◆ Excerpted passage
::::::
This is Part 4 of the Thoroughbred Idea Foundation's (TIF) series “Wagering Insecurity.”

Faced with remarkable competitive pressure from the rise of legal sports betting, horse racing is at a crossroads.

Confidence amongst horseplayers and horse owners is essential to the future sustainability of the sport. Efforts to improve the greater North American Thoroughbred industry will fall flat if its stakeholders fail to secure a foundation of integrity, along with increased transparency of the wagering business and its participants over time. Achieving this is growing increasingly difficult after the sport has neglected its core base – horseplayers – for decades.

“Wagering Insecurity” details some of that neglect, and the need to embrace serious reform. Fortunately, there are examples across the racing world to follow.

PART 4 – CONFIDENCE

The Breeders' Cup Fix Six rocked North American racing.

In response, the National Thoroughbred Racing Association (NTRA) launched the Wagering Integrity Alliance and a separate entity, the Wagering Technology Working Group (WTWG).

In August 2003, a report published by the WTWG, in concert with the NTRA's security consultants, recommended three “primary measures”:

– Create the National Office of Wagering Security,

– Establish uniform, minimum security standards for wagering systems,

– Enhance the technology infrastructure of wagering systems to enable additional cyber-security measures.

The report was released in advance of that year's annual Jockey Club Round Table (full transcript).

Jim Quinn was the horseplayer representative in the WTWG that assembled the report and highlighted the interests of horseplayers emerging from the Fix Six:

“In regard to reform, what did the players want? Three things, primarily:

“One, the transmission of all wagering data from the simulcast outlets and hubs to the commingled pools should be state of the art, that is, as good as it gets.

“Two, as soon as possible, technology upgrades must be implemented, so that the late mergers of simulcast pools that cause the suspicious drops in the odds for unacceptably lengthy intervals after the horses have left the starting gates, would be eliminated, or effectively mitigated.

“Three, the players demanded to know, what is the scope of the problem, or how long has this been going on?”
::::::
◆ Supplied data
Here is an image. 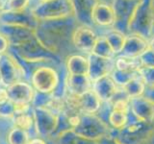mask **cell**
<instances>
[{"label":"cell","instance_id":"1","mask_svg":"<svg viewBox=\"0 0 154 144\" xmlns=\"http://www.w3.org/2000/svg\"><path fill=\"white\" fill-rule=\"evenodd\" d=\"M30 13L38 22L55 21L76 16L72 0H50L46 2H38L30 9Z\"/></svg>","mask_w":154,"mask_h":144},{"label":"cell","instance_id":"2","mask_svg":"<svg viewBox=\"0 0 154 144\" xmlns=\"http://www.w3.org/2000/svg\"><path fill=\"white\" fill-rule=\"evenodd\" d=\"M153 131V123L128 117L127 124L120 130L112 129L110 136L115 137L120 144H146Z\"/></svg>","mask_w":154,"mask_h":144},{"label":"cell","instance_id":"3","mask_svg":"<svg viewBox=\"0 0 154 144\" xmlns=\"http://www.w3.org/2000/svg\"><path fill=\"white\" fill-rule=\"evenodd\" d=\"M154 32V9L152 0H140L129 25V35L150 40Z\"/></svg>","mask_w":154,"mask_h":144},{"label":"cell","instance_id":"4","mask_svg":"<svg viewBox=\"0 0 154 144\" xmlns=\"http://www.w3.org/2000/svg\"><path fill=\"white\" fill-rule=\"evenodd\" d=\"M71 130L78 136L94 141L109 136L112 132V128L104 119L89 113H82L79 123Z\"/></svg>","mask_w":154,"mask_h":144},{"label":"cell","instance_id":"5","mask_svg":"<svg viewBox=\"0 0 154 144\" xmlns=\"http://www.w3.org/2000/svg\"><path fill=\"white\" fill-rule=\"evenodd\" d=\"M139 2L140 0H113L111 6L115 14V23L112 29L128 36L130 22Z\"/></svg>","mask_w":154,"mask_h":144},{"label":"cell","instance_id":"6","mask_svg":"<svg viewBox=\"0 0 154 144\" xmlns=\"http://www.w3.org/2000/svg\"><path fill=\"white\" fill-rule=\"evenodd\" d=\"M31 82L38 92L50 94L57 88L60 78L56 69L50 66H41L33 72Z\"/></svg>","mask_w":154,"mask_h":144},{"label":"cell","instance_id":"7","mask_svg":"<svg viewBox=\"0 0 154 144\" xmlns=\"http://www.w3.org/2000/svg\"><path fill=\"white\" fill-rule=\"evenodd\" d=\"M34 124L38 136H50L59 126V115L45 107H34Z\"/></svg>","mask_w":154,"mask_h":144},{"label":"cell","instance_id":"8","mask_svg":"<svg viewBox=\"0 0 154 144\" xmlns=\"http://www.w3.org/2000/svg\"><path fill=\"white\" fill-rule=\"evenodd\" d=\"M0 33L8 38L10 44L23 45L36 37V29L32 26L17 23H1Z\"/></svg>","mask_w":154,"mask_h":144},{"label":"cell","instance_id":"9","mask_svg":"<svg viewBox=\"0 0 154 144\" xmlns=\"http://www.w3.org/2000/svg\"><path fill=\"white\" fill-rule=\"evenodd\" d=\"M22 67L14 58L5 53L0 55V78L4 86H11L22 76Z\"/></svg>","mask_w":154,"mask_h":144},{"label":"cell","instance_id":"10","mask_svg":"<svg viewBox=\"0 0 154 144\" xmlns=\"http://www.w3.org/2000/svg\"><path fill=\"white\" fill-rule=\"evenodd\" d=\"M97 38L98 37L93 27L81 24L74 29L71 35V41L78 50L91 53Z\"/></svg>","mask_w":154,"mask_h":144},{"label":"cell","instance_id":"11","mask_svg":"<svg viewBox=\"0 0 154 144\" xmlns=\"http://www.w3.org/2000/svg\"><path fill=\"white\" fill-rule=\"evenodd\" d=\"M129 113L134 118L144 122L154 121V103L144 96L129 100Z\"/></svg>","mask_w":154,"mask_h":144},{"label":"cell","instance_id":"12","mask_svg":"<svg viewBox=\"0 0 154 144\" xmlns=\"http://www.w3.org/2000/svg\"><path fill=\"white\" fill-rule=\"evenodd\" d=\"M89 71L88 76L91 81L95 82L104 76L110 75L115 69V59H104L98 57L93 53L88 56Z\"/></svg>","mask_w":154,"mask_h":144},{"label":"cell","instance_id":"13","mask_svg":"<svg viewBox=\"0 0 154 144\" xmlns=\"http://www.w3.org/2000/svg\"><path fill=\"white\" fill-rule=\"evenodd\" d=\"M8 99L14 104H30L33 102L34 88L28 83L17 81L6 88Z\"/></svg>","mask_w":154,"mask_h":144},{"label":"cell","instance_id":"14","mask_svg":"<svg viewBox=\"0 0 154 144\" xmlns=\"http://www.w3.org/2000/svg\"><path fill=\"white\" fill-rule=\"evenodd\" d=\"M93 90L103 103H110L118 93L117 85L110 75L104 76L94 82Z\"/></svg>","mask_w":154,"mask_h":144},{"label":"cell","instance_id":"15","mask_svg":"<svg viewBox=\"0 0 154 144\" xmlns=\"http://www.w3.org/2000/svg\"><path fill=\"white\" fill-rule=\"evenodd\" d=\"M91 21L99 27H112L115 23L114 10L110 4L97 2L91 11Z\"/></svg>","mask_w":154,"mask_h":144},{"label":"cell","instance_id":"16","mask_svg":"<svg viewBox=\"0 0 154 144\" xmlns=\"http://www.w3.org/2000/svg\"><path fill=\"white\" fill-rule=\"evenodd\" d=\"M146 50H148V40L137 35H128L119 55L128 58H140Z\"/></svg>","mask_w":154,"mask_h":144},{"label":"cell","instance_id":"17","mask_svg":"<svg viewBox=\"0 0 154 144\" xmlns=\"http://www.w3.org/2000/svg\"><path fill=\"white\" fill-rule=\"evenodd\" d=\"M93 82L88 75H71L69 74L66 80V85L70 95L80 96L87 91L93 89Z\"/></svg>","mask_w":154,"mask_h":144},{"label":"cell","instance_id":"18","mask_svg":"<svg viewBox=\"0 0 154 144\" xmlns=\"http://www.w3.org/2000/svg\"><path fill=\"white\" fill-rule=\"evenodd\" d=\"M74 4L75 12H76V19L84 24L93 27V21H91V11L94 5L97 3V0H72Z\"/></svg>","mask_w":154,"mask_h":144},{"label":"cell","instance_id":"19","mask_svg":"<svg viewBox=\"0 0 154 144\" xmlns=\"http://www.w3.org/2000/svg\"><path fill=\"white\" fill-rule=\"evenodd\" d=\"M66 69L71 75H88V58L81 55H71L66 59Z\"/></svg>","mask_w":154,"mask_h":144},{"label":"cell","instance_id":"20","mask_svg":"<svg viewBox=\"0 0 154 144\" xmlns=\"http://www.w3.org/2000/svg\"><path fill=\"white\" fill-rule=\"evenodd\" d=\"M141 58H128L119 55L115 59V68L122 71H139L143 66Z\"/></svg>","mask_w":154,"mask_h":144},{"label":"cell","instance_id":"21","mask_svg":"<svg viewBox=\"0 0 154 144\" xmlns=\"http://www.w3.org/2000/svg\"><path fill=\"white\" fill-rule=\"evenodd\" d=\"M122 88L127 97L131 99L139 97V96H143L144 93V90L146 88V86L141 75H139L136 78L128 82L124 86H122Z\"/></svg>","mask_w":154,"mask_h":144},{"label":"cell","instance_id":"22","mask_svg":"<svg viewBox=\"0 0 154 144\" xmlns=\"http://www.w3.org/2000/svg\"><path fill=\"white\" fill-rule=\"evenodd\" d=\"M104 37L109 42V44L111 48H112V50L114 51L115 55H119L123 49L126 36L123 35L122 33L112 29V30H110L106 33Z\"/></svg>","mask_w":154,"mask_h":144},{"label":"cell","instance_id":"23","mask_svg":"<svg viewBox=\"0 0 154 144\" xmlns=\"http://www.w3.org/2000/svg\"><path fill=\"white\" fill-rule=\"evenodd\" d=\"M128 114L129 112H122V110H113L111 108L107 115L109 126L115 130L122 129L128 122Z\"/></svg>","mask_w":154,"mask_h":144},{"label":"cell","instance_id":"24","mask_svg":"<svg viewBox=\"0 0 154 144\" xmlns=\"http://www.w3.org/2000/svg\"><path fill=\"white\" fill-rule=\"evenodd\" d=\"M91 53H93V54L98 57L104 58V59H113L115 56L114 51L112 50L109 42L107 41L104 36L97 38L95 44Z\"/></svg>","mask_w":154,"mask_h":144},{"label":"cell","instance_id":"25","mask_svg":"<svg viewBox=\"0 0 154 144\" xmlns=\"http://www.w3.org/2000/svg\"><path fill=\"white\" fill-rule=\"evenodd\" d=\"M60 144H97V141L82 137L69 129L60 136Z\"/></svg>","mask_w":154,"mask_h":144},{"label":"cell","instance_id":"26","mask_svg":"<svg viewBox=\"0 0 154 144\" xmlns=\"http://www.w3.org/2000/svg\"><path fill=\"white\" fill-rule=\"evenodd\" d=\"M139 75V71H122L117 68H115L110 74L116 85H119L120 86H124L128 82L136 78Z\"/></svg>","mask_w":154,"mask_h":144},{"label":"cell","instance_id":"27","mask_svg":"<svg viewBox=\"0 0 154 144\" xmlns=\"http://www.w3.org/2000/svg\"><path fill=\"white\" fill-rule=\"evenodd\" d=\"M29 136L27 131L14 127L7 136L8 144H28Z\"/></svg>","mask_w":154,"mask_h":144},{"label":"cell","instance_id":"28","mask_svg":"<svg viewBox=\"0 0 154 144\" xmlns=\"http://www.w3.org/2000/svg\"><path fill=\"white\" fill-rule=\"evenodd\" d=\"M31 0H7L2 10L5 13H21L26 11Z\"/></svg>","mask_w":154,"mask_h":144},{"label":"cell","instance_id":"29","mask_svg":"<svg viewBox=\"0 0 154 144\" xmlns=\"http://www.w3.org/2000/svg\"><path fill=\"white\" fill-rule=\"evenodd\" d=\"M13 120H14V127L22 129L24 131H28L29 129H31V127L34 124L33 113L29 114L28 112L20 113V114H14L13 117Z\"/></svg>","mask_w":154,"mask_h":144},{"label":"cell","instance_id":"30","mask_svg":"<svg viewBox=\"0 0 154 144\" xmlns=\"http://www.w3.org/2000/svg\"><path fill=\"white\" fill-rule=\"evenodd\" d=\"M139 73L146 83V88L154 86V66L143 65L139 69Z\"/></svg>","mask_w":154,"mask_h":144},{"label":"cell","instance_id":"31","mask_svg":"<svg viewBox=\"0 0 154 144\" xmlns=\"http://www.w3.org/2000/svg\"><path fill=\"white\" fill-rule=\"evenodd\" d=\"M16 112V104L9 99L3 100L0 102V116L1 117H14Z\"/></svg>","mask_w":154,"mask_h":144},{"label":"cell","instance_id":"32","mask_svg":"<svg viewBox=\"0 0 154 144\" xmlns=\"http://www.w3.org/2000/svg\"><path fill=\"white\" fill-rule=\"evenodd\" d=\"M140 58H141L143 65L154 66V53L152 51H150L149 49L146 50Z\"/></svg>","mask_w":154,"mask_h":144},{"label":"cell","instance_id":"33","mask_svg":"<svg viewBox=\"0 0 154 144\" xmlns=\"http://www.w3.org/2000/svg\"><path fill=\"white\" fill-rule=\"evenodd\" d=\"M10 45V42L8 38L5 37L3 34L0 33V55L5 54L8 50V47Z\"/></svg>","mask_w":154,"mask_h":144},{"label":"cell","instance_id":"34","mask_svg":"<svg viewBox=\"0 0 154 144\" xmlns=\"http://www.w3.org/2000/svg\"><path fill=\"white\" fill-rule=\"evenodd\" d=\"M97 144H120V143L115 137L109 134V136H104L102 138H100L99 140H97Z\"/></svg>","mask_w":154,"mask_h":144},{"label":"cell","instance_id":"35","mask_svg":"<svg viewBox=\"0 0 154 144\" xmlns=\"http://www.w3.org/2000/svg\"><path fill=\"white\" fill-rule=\"evenodd\" d=\"M143 96L154 103V86L153 88H146V90H144Z\"/></svg>","mask_w":154,"mask_h":144},{"label":"cell","instance_id":"36","mask_svg":"<svg viewBox=\"0 0 154 144\" xmlns=\"http://www.w3.org/2000/svg\"><path fill=\"white\" fill-rule=\"evenodd\" d=\"M28 144H46V142L42 138H34L29 141Z\"/></svg>","mask_w":154,"mask_h":144},{"label":"cell","instance_id":"37","mask_svg":"<svg viewBox=\"0 0 154 144\" xmlns=\"http://www.w3.org/2000/svg\"><path fill=\"white\" fill-rule=\"evenodd\" d=\"M8 99V96H7V92H6V88H0V102L3 100H6Z\"/></svg>","mask_w":154,"mask_h":144},{"label":"cell","instance_id":"38","mask_svg":"<svg viewBox=\"0 0 154 144\" xmlns=\"http://www.w3.org/2000/svg\"><path fill=\"white\" fill-rule=\"evenodd\" d=\"M148 49L154 53V37H152L148 41Z\"/></svg>","mask_w":154,"mask_h":144},{"label":"cell","instance_id":"39","mask_svg":"<svg viewBox=\"0 0 154 144\" xmlns=\"http://www.w3.org/2000/svg\"><path fill=\"white\" fill-rule=\"evenodd\" d=\"M146 144H154V131H153L152 134H150V136H149V138H148V140H147Z\"/></svg>","mask_w":154,"mask_h":144},{"label":"cell","instance_id":"40","mask_svg":"<svg viewBox=\"0 0 154 144\" xmlns=\"http://www.w3.org/2000/svg\"><path fill=\"white\" fill-rule=\"evenodd\" d=\"M98 2H103V3H107V4H112L113 0H97Z\"/></svg>","mask_w":154,"mask_h":144},{"label":"cell","instance_id":"41","mask_svg":"<svg viewBox=\"0 0 154 144\" xmlns=\"http://www.w3.org/2000/svg\"><path fill=\"white\" fill-rule=\"evenodd\" d=\"M2 14H3V10H2V8H1V7H0V17H1Z\"/></svg>","mask_w":154,"mask_h":144},{"label":"cell","instance_id":"42","mask_svg":"<svg viewBox=\"0 0 154 144\" xmlns=\"http://www.w3.org/2000/svg\"><path fill=\"white\" fill-rule=\"evenodd\" d=\"M46 1H50V0H38V2H46Z\"/></svg>","mask_w":154,"mask_h":144},{"label":"cell","instance_id":"43","mask_svg":"<svg viewBox=\"0 0 154 144\" xmlns=\"http://www.w3.org/2000/svg\"><path fill=\"white\" fill-rule=\"evenodd\" d=\"M0 7H2V0H0Z\"/></svg>","mask_w":154,"mask_h":144},{"label":"cell","instance_id":"44","mask_svg":"<svg viewBox=\"0 0 154 144\" xmlns=\"http://www.w3.org/2000/svg\"><path fill=\"white\" fill-rule=\"evenodd\" d=\"M152 6H153V9H154V0H152Z\"/></svg>","mask_w":154,"mask_h":144},{"label":"cell","instance_id":"45","mask_svg":"<svg viewBox=\"0 0 154 144\" xmlns=\"http://www.w3.org/2000/svg\"><path fill=\"white\" fill-rule=\"evenodd\" d=\"M0 84H1V78H0Z\"/></svg>","mask_w":154,"mask_h":144},{"label":"cell","instance_id":"46","mask_svg":"<svg viewBox=\"0 0 154 144\" xmlns=\"http://www.w3.org/2000/svg\"><path fill=\"white\" fill-rule=\"evenodd\" d=\"M153 124H154V121H153Z\"/></svg>","mask_w":154,"mask_h":144},{"label":"cell","instance_id":"47","mask_svg":"<svg viewBox=\"0 0 154 144\" xmlns=\"http://www.w3.org/2000/svg\"></svg>","mask_w":154,"mask_h":144}]
</instances>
::::::
◆ Challenge A
Reproduce the horse racing wagering security passage, starting at "The Breeders' Cup" and ending at "Table (full transcript).".
◆ Challenge B
Please carry on the horse racing wagering security passage from its last sentence.

◆ Expected output A
The Breeders' Cup Fix Six rocked North American racing.

In response, the National Thoroughbred Racing Association (NTRA) launched the Wagering Integrity Alliance and a separate entity, the Wagering Technology Working Group (WTWG).

In August 2003, a report published by the WTWG, in concert with the NTRA's security consultants, recommended three “primary measures”:

– Create the National Office of Wagering Security,

– Establish uniform, minimum security standards for wagering systems,

– Enhance the technology infrastructure of wagering systems to enable additional cyber-security measures.

The report was released in advance of that year's annual Jockey Club Round Table (full transcript).

◆ Expected output B
Greg Avioli, then chief operating officer of the NTRA, recognized the need for a national response:

“A national office is our best means for detecting and responding to potential security threats across multiple jurisdictions or tote systems.”

Roger Licht, then chairman of the California Horse Racing Board, offered a regulatory perspective:

“Perception is often more important than reality. The perception is that people are betting after the commencement of a race.

“From what we have learned to date, that is not reality, but unless we upgrade our tote systems, we'll continue to have disgruntled horseplayers who feel that the odds on the winner – especially when we bet on him – are dropping after the commencement of a race.

“Let's change that perception – as fast as we can.”

Rudolph Giuliani, the former New York City mayor hired as an NTRA consultant through his firm Giuliani Partners, said:

“The idea of a wagering security office is very, very important.

“The only way in which you can assure yourselves and assure the public that there's a standard of integrity necessary for people to continue to invest in this sport in all different ways is to centralize the data and to have an office that focuses on accomplishing that mission and then making certain with tests along the way that integrity is maintained.”

Horseplayers in 2021 will be nodding their heads in agreement with all of these takes relative to betting on racing in North America 18 years after they were first shared. That should serve as a significant indictment.

Given the state of affairs at the time, the move to create the national office was met with optimism.

Horse racing's wagering business was changing. Bettors' perception was poor. The Fix Six scandal undermined confidence and discredited whatever controls the industry thought it had in place.

It did not go as planned.

ORGANIZED OVERSIGHT FAILED SLOWLY

Financial reports from the time show the NTRA spent almost $3 million on consultative work to form and launch the Wagering Integrity Alliance and a national office after the Fix Six through 2003.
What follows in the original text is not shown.